Sports will soon be as big as Entertainment

19 Jun,2015

 

By Dyanne Coelho

 

The state of the sports industry in India is changing, and at a fast pace, says Bunty Sajdeh, the man who manages cricketers Virat Kohli, Rohit Sharma and Shikhar Dhawan. “I’ve been working since 1998. In a span of 10 years, I saw sports grow from nothing. While sports is still no competition to entertainment, it’s definitely growing,” says Sajdeh.

 

The Indian Premier League is a format that has definitely helped cricket, Sajdeh feels, but even apart from this, there is a lot of growth on the way that is slow and steady, but is happening. Today that growth is visible with the pro kabaddi league, the hockey league and the badminton league. “The US has nine hugely-successful sports leagues, and sport is a much bigger market than entertainment in the US – or anywhere else in the world actually.
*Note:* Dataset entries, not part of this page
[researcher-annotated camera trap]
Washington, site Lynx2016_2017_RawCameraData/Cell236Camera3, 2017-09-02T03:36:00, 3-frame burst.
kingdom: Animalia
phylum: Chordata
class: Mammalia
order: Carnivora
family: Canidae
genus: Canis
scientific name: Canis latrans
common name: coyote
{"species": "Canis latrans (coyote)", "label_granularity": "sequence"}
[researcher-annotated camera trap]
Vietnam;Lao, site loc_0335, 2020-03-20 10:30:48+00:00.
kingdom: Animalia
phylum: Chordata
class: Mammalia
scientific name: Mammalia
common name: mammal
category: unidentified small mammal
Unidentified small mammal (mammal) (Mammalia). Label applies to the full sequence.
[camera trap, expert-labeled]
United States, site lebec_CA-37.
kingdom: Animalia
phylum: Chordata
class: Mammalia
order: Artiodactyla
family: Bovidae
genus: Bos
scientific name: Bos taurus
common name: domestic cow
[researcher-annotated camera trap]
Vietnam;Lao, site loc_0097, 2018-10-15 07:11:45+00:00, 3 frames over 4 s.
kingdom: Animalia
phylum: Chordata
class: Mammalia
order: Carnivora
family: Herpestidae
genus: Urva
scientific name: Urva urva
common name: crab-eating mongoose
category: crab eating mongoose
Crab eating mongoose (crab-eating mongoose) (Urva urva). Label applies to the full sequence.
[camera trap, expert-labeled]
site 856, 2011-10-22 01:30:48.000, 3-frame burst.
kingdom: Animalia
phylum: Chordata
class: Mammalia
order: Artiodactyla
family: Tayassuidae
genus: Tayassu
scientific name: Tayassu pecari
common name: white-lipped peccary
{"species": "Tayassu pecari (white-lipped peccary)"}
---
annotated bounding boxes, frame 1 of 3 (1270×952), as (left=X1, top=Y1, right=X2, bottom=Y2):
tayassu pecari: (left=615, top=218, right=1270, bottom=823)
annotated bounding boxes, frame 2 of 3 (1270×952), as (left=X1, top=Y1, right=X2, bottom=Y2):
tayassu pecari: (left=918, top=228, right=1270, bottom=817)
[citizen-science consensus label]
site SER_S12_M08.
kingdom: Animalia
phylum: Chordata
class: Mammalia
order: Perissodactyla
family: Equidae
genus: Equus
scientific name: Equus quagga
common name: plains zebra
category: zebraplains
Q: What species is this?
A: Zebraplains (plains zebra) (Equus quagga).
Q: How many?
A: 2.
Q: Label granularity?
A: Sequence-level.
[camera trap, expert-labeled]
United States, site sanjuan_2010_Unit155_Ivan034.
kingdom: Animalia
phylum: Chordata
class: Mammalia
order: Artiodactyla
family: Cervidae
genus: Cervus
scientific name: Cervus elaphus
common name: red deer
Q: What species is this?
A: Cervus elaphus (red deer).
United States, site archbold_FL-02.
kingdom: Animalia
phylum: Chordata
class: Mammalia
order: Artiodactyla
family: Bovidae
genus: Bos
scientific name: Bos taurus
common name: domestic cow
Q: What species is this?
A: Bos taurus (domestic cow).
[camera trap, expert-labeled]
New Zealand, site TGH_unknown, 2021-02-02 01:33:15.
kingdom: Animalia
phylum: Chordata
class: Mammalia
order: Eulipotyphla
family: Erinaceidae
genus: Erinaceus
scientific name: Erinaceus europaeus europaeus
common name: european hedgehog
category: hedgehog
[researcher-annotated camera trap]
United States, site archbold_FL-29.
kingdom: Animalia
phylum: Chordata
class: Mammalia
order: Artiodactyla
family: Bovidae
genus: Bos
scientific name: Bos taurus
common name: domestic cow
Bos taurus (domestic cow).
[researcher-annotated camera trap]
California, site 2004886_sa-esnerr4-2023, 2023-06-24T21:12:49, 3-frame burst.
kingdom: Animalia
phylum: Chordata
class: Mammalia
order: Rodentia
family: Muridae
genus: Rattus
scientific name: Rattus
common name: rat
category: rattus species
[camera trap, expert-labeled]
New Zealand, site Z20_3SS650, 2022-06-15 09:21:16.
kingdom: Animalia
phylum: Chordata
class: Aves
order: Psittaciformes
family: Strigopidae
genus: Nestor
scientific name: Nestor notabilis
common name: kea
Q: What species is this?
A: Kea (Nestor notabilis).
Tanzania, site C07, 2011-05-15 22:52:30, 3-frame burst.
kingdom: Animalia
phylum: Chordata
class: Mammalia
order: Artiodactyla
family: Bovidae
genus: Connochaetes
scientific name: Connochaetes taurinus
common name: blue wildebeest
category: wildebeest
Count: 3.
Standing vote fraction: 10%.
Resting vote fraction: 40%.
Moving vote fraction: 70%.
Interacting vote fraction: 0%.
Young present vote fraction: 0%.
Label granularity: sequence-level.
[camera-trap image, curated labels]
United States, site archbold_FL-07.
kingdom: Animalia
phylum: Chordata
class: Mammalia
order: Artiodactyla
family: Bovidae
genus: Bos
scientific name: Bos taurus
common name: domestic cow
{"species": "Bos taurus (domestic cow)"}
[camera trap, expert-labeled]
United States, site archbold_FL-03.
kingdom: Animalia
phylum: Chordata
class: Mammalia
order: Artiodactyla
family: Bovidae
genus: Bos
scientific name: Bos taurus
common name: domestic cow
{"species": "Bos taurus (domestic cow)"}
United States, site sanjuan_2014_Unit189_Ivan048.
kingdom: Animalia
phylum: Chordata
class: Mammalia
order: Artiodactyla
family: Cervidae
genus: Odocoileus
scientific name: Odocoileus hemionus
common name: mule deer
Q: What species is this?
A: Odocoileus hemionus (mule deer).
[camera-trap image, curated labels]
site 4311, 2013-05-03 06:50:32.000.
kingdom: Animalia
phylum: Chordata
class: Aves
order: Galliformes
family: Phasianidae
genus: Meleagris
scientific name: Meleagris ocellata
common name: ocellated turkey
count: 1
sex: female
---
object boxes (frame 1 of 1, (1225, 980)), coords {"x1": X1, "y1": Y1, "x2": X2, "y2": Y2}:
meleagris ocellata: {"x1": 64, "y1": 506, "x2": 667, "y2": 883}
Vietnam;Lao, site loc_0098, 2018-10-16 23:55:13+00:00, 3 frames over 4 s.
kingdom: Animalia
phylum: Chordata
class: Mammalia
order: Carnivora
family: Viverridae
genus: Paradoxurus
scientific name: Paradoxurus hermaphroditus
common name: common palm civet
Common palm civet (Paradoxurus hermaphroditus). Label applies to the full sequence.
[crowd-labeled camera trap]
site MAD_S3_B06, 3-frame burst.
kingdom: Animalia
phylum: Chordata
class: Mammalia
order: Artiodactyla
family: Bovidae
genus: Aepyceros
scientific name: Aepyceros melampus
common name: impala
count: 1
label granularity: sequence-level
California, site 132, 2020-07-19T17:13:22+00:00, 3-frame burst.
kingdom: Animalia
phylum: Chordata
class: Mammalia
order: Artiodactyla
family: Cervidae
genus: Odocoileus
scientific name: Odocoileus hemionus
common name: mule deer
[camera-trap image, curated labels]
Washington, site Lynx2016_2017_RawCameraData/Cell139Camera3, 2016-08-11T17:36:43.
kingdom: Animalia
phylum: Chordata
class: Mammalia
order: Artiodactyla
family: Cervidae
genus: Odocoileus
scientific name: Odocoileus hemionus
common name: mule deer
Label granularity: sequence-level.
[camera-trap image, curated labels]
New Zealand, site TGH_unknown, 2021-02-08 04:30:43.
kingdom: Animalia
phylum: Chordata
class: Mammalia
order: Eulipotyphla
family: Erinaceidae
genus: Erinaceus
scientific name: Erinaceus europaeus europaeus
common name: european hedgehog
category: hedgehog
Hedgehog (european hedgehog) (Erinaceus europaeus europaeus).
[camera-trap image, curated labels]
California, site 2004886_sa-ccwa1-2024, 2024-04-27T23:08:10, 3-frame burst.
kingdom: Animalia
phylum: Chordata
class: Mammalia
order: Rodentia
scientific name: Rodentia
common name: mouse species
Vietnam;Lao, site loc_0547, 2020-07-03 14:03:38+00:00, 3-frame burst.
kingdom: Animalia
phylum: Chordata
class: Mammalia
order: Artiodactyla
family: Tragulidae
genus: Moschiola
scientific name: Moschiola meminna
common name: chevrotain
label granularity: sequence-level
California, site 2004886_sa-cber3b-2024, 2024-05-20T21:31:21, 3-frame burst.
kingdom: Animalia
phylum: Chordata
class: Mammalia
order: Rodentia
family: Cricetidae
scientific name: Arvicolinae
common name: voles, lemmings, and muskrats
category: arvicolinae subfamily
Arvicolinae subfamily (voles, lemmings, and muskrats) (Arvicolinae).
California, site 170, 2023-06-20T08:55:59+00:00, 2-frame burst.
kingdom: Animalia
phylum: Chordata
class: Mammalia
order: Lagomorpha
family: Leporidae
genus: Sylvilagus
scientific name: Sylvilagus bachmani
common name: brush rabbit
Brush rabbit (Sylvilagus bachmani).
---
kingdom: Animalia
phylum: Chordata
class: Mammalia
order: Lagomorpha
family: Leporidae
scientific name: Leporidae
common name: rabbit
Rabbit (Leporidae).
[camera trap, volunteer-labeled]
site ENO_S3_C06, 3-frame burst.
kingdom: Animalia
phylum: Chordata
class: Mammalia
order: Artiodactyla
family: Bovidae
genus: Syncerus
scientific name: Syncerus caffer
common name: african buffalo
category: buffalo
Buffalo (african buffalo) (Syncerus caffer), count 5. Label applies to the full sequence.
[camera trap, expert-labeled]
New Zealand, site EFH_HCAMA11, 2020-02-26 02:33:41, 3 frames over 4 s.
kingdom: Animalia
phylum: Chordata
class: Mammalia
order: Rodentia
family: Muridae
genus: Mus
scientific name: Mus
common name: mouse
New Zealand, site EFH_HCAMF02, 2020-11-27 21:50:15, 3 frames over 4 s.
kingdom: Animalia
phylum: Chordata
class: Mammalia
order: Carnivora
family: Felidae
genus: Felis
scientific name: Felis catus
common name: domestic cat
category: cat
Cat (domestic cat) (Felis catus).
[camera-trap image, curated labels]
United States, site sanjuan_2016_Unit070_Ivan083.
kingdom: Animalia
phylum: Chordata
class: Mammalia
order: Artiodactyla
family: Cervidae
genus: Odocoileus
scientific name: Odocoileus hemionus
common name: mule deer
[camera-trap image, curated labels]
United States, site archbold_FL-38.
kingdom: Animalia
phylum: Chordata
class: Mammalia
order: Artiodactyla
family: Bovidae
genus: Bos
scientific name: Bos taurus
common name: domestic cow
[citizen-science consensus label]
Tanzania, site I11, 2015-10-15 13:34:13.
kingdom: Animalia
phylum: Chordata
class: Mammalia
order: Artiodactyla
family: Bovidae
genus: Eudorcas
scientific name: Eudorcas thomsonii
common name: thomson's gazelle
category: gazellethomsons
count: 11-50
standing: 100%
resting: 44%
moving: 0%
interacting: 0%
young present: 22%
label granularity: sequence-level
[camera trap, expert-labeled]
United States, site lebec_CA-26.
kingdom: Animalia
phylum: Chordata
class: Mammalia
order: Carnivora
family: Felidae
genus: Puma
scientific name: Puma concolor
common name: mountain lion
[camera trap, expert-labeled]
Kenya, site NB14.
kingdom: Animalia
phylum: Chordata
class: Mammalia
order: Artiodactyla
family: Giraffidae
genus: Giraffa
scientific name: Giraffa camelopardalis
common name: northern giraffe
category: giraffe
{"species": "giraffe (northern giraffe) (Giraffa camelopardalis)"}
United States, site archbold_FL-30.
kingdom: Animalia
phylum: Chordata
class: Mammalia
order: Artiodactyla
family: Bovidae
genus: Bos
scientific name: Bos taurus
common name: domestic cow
I think India is the only place where it is the other way around,” Sajdeh added. When he started his own company, Cornerstone Sport and Entertainment, he began by managing both celebrities in Bollywood as well as sportspersons. Gradually, the company made the shift to only sportspersons. “I think there is a lot more scope working with athletes from my experience,” says Sajdeh. “When you represent athletes, there is a certain aspirational aspect to it. That’s there in Bollywood as well, but here there is more of an emotional and patriotic factor.”

 

Sajdeh feels in the next three to five years, sport will be at par with entertainment, if not supersede it. Brands are investing, leagues are coming up and the sports industry looks promising, says the man who put his faith in Virat Kohli even before he played for India. “We signed Virat before he played for India. We travelled, we evaluated, we went to domestic games, so we could get people like Virat, Rohit, Raina, and Shikhar early on in their careers.”

 

The sports world and the world of business are also beginning to come together in a whole new way. Sportspersons are looking to invest outside of the field and are planning ahead for retirement as well. “Virat Kohli owns more than 10 percent of FC Goa. He has also invested money in the team, and he is very bullish about it,” says Sajdeh. “He is already looking at simultaneous opportunities off the field that will last beyond his playing career.”

 

Kohli is now bigger than a cricketer, he has become a brand in himself, says Sajdeh. Following the Maggi controversy, Twitter was abuzz with talk about whether celebrities endorsing products should be responsible for the products’ quality. At Cornerstone, the team works closely with brands as well. According to Sajdeh, the controversy is unfairly skewed towards celebrities that endorse the product. “Our endorsement contracts with brands are very stringent. We have a very clear clause which indemnifies our celebrities and our athletes a 100 per cent from exactly such instances,” he says. “As a matter of fact after this whole controversy, we went back to our legal team and revisited our contracts to make sure that we were protected from all sides and we didn’t have to change a thing. So our athletes are very well-protected,” he said.

 

Sajdeh has signed a couple of young cricketers and is constantly on the hunt for new talent across all sports. “We are looking at a portfolio of another eight to 10 athletes who will be the next Virats and the next Rohits and the next Sanias of the world,” he adds. “And it’s for us to then replicate what we’ve done with the existing lot and learn from our mistakes, and do a better job with the next generation of athletes that give us the honour of working with them.” As for Cornerstone, Sajdeh says the company will certainly go on even after his top sportspersons retire.

 

In our fast-paced lives, even sport has moved to a fast-paced format. In cricket, the 50 overs game has gotten compressed to the 20 overs format, and has been readily accepted and followed with immense passion. Internationally as well, a majority of leagues which are multi-billion dollar properties, like the National Football League, ice-hockey, basketball, baseball,  are all multi-billion dollar events, but the duration of the games are all one-and-a-half to two hour, at best.  That’s all the time people have to dedicate to a sport they love. Sajdeh believes that sport has to keep up with changing times as well, “I think the move from 50 overs to a 20:20 game is easily understandable in our fast-paced lives,” he says. “Today if you ask any cricketer in the Indian team what they would rather play, forget the money and the fame, they would look at Test cricket. But watching a Test match means eight hours a day for five days. And when you have a series of three Test matches, nobody can devote that kind of time.”

 

Following the huge success of IPL, other leagues like the ISL and the PKL have emerged as well. While many argue that these have sort of stolen the thunder of the IPL, Sajdeh is all praise for them. “I think this is a very good thing. I’m sure all of these will coexist and will move ahead and be profitable in their respective spaces,” he says. “In the next three to five years, I see sport coming up and matching our entertainment industry in terms of market share.”